Which will embrace asking a affected person for knowledgeable consent to undergo a drug check and medical personnel being clear about each the aim of the check and its potential authorized penalties.
However some of these conversations could be difficult. In addition they require longer appointments, one thing many medical establishments are unable or unwilling to supply. “The system is about as much as make it troublesome for us to actually develop a understanding and trusted relationship with a household,” stated Dr. Lauren Oshman, a household doctor on the College of Michigan Medical Faculty in Ann Arbor.

By comparability, urine exams are quick and sometimes contain little interplay with sufferers.
“It takes longer to speak to somebody and actually perceive than it does to position an order and have the particular person give a urine pattern,” Campbell stated.
The brand new insurance policies additionally don’t resolve different issues.

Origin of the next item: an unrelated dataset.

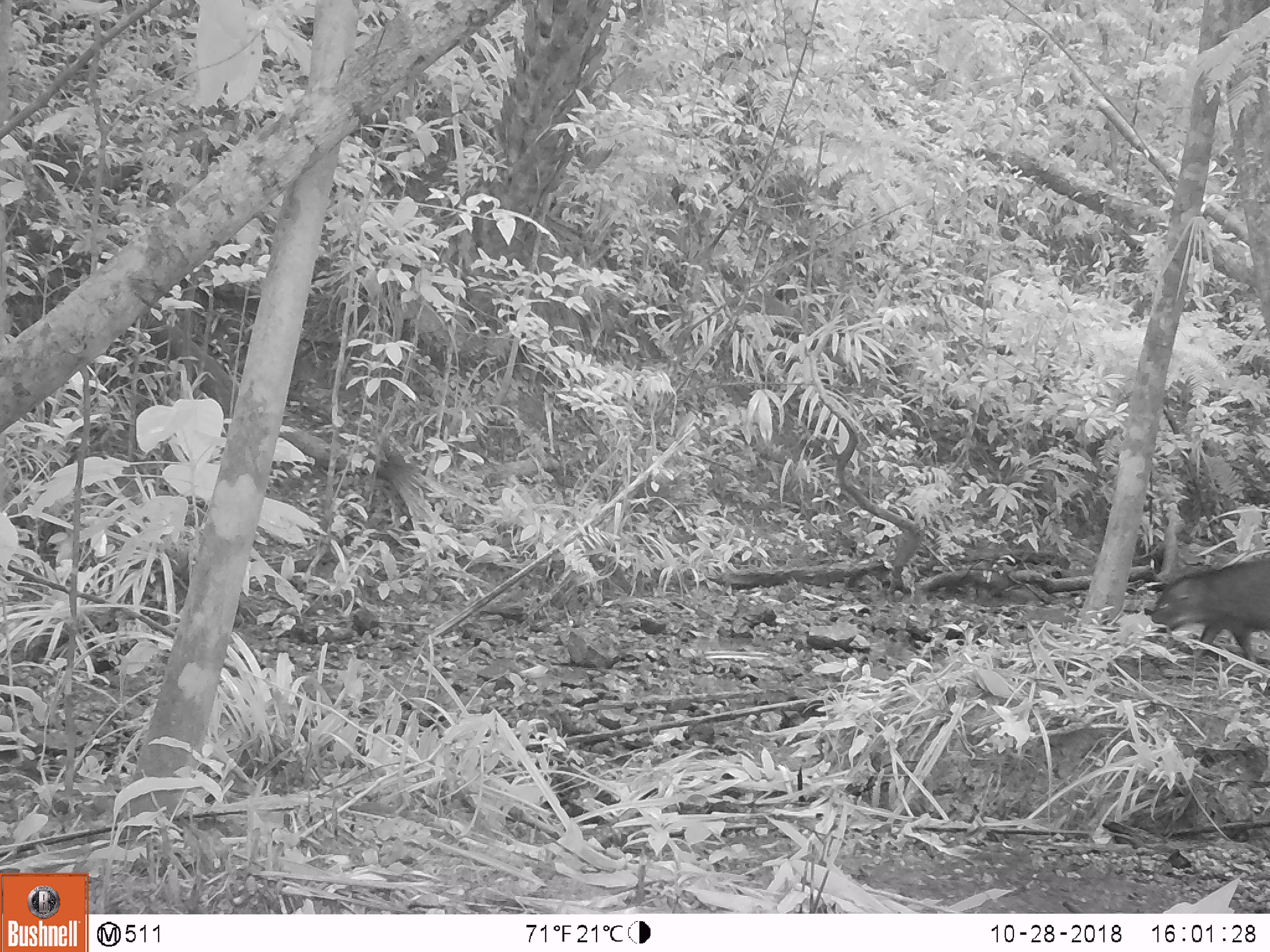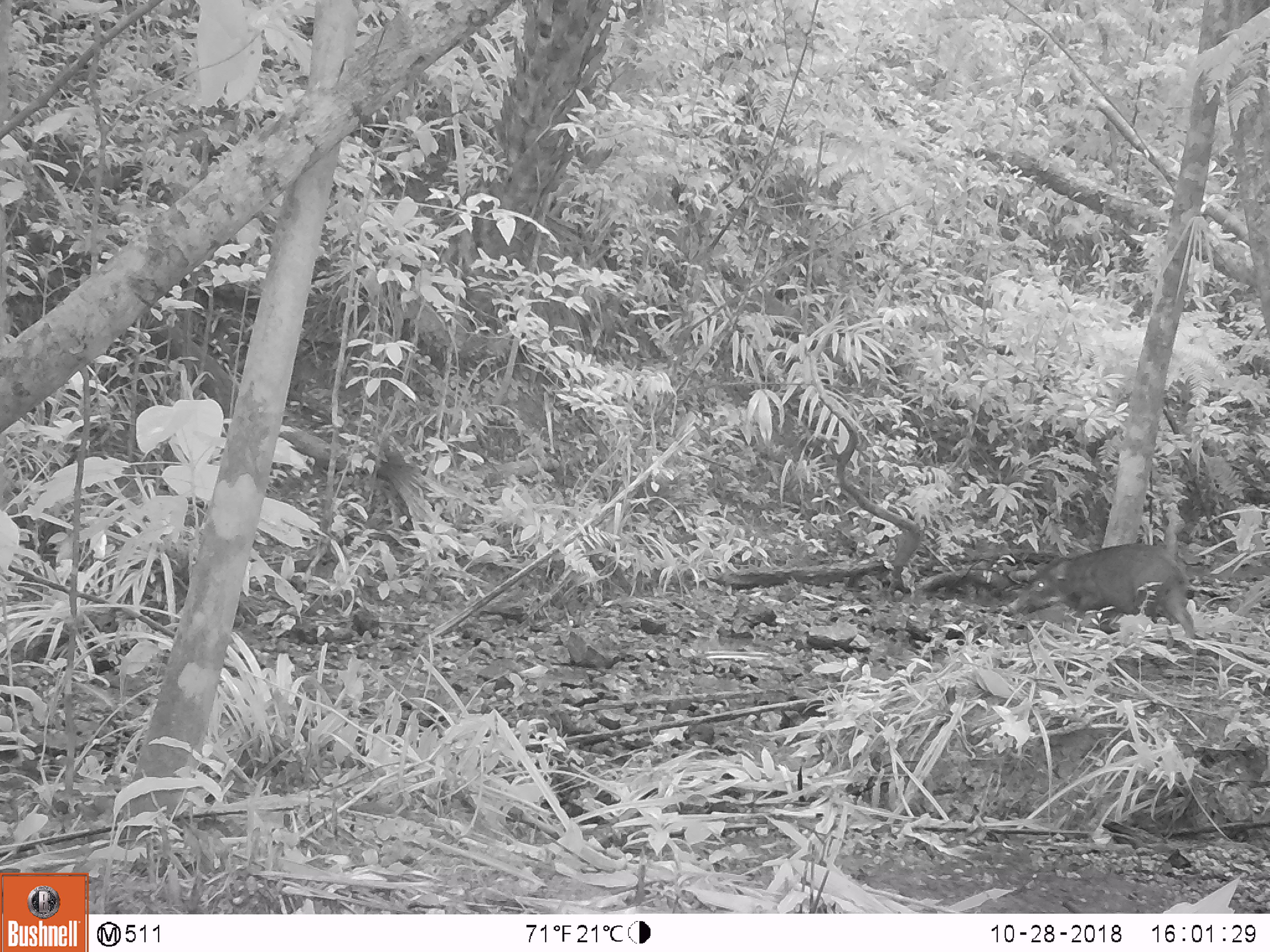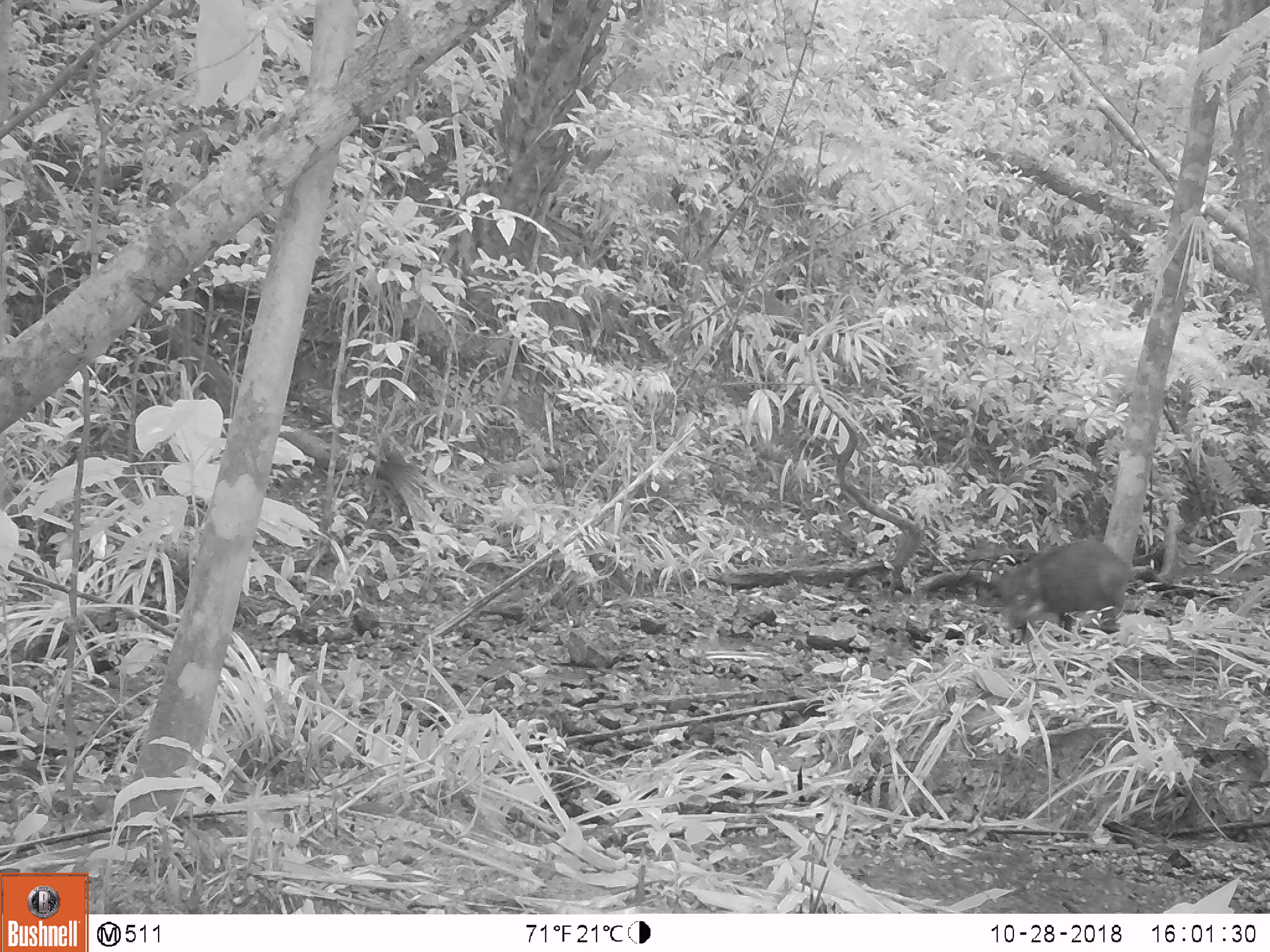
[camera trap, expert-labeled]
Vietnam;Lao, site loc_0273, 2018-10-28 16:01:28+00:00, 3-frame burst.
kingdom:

After Oshman and colleagues found that clinicians at Michigan Medication ordered drug exams for Black newborns extra typically than for White newborns, the hospital community modified its coverage in 2023 to require testing of infants solely in sure circumstances. However early information signifies the brand new coverage had no impression on the racial disparities in testing and reporting.
One purpose, in Oshman’s view, is that Michigan legislation requires the reporting of a affected person whom a supplier “is aware of or suspects” has uncovered their new child to “any quantity” of a managed substance, whether or not authorized or unlawful. That features marijuana, which is authorized in Michigan. When the well being community crew dug into the info, it discovered that for nearly half of all low-risk sufferers whose infants examined optimistic, the one drug detected was marijuana, and the sufferers have been most certainly to be Black. Most marijuana-only instances don’t lead to findings of abuse or neglect by baby welfare authorities, in line with the crew’s analysis. However hospitals are nonetheless required to report these sufferers, Oshman stated.
“And that received’t change till the state legislation modifications,” she added.
Hospitals in most different states face related challenges. A overview by The Marshall Mission discovered that no less than 27 states explicitly require hospitals to alert baby welfare businesses after a optimistic display or potential publicity—although not a single state requires affirmation testing earlier than a report.
Many hospitals which have modified their insurance policies are in states that don’t require reporting optimistic exams to baby welfare authorities. In each Colorado and Connecticut, for instance, hospitals are required to report a mum or dad provided that suppliers have recognized different security considerations. In Connecticut, suppliers fill out an anonymized type that enables the state to gather information on substance-exposed newborns with out requiring a baby welfare report.
However even in states that don’t require reporting optimistic exams, drug testing stays ubiquitous. For instance, the New York Division of Well being suggested hospitals in 2021 to check labor-and-delivery sufferers solely when “medically indicated” and solely with their consent. However girls proceed to report nonconsensual drug testing at hospitals throughout the state, which has led to them being reported to baby welfare authorities over false optimistic and inaccurate outcomes, The Marshall Mission has discovered.
These challenges present that decreasing the results of drug testing might require a multipronged strategy, from legislative reforms to coverage revisions and enforcement, specialists say.
“We’re simply at first,” Oshman stated. “That is the beginning of making a system that gives that reliable care.”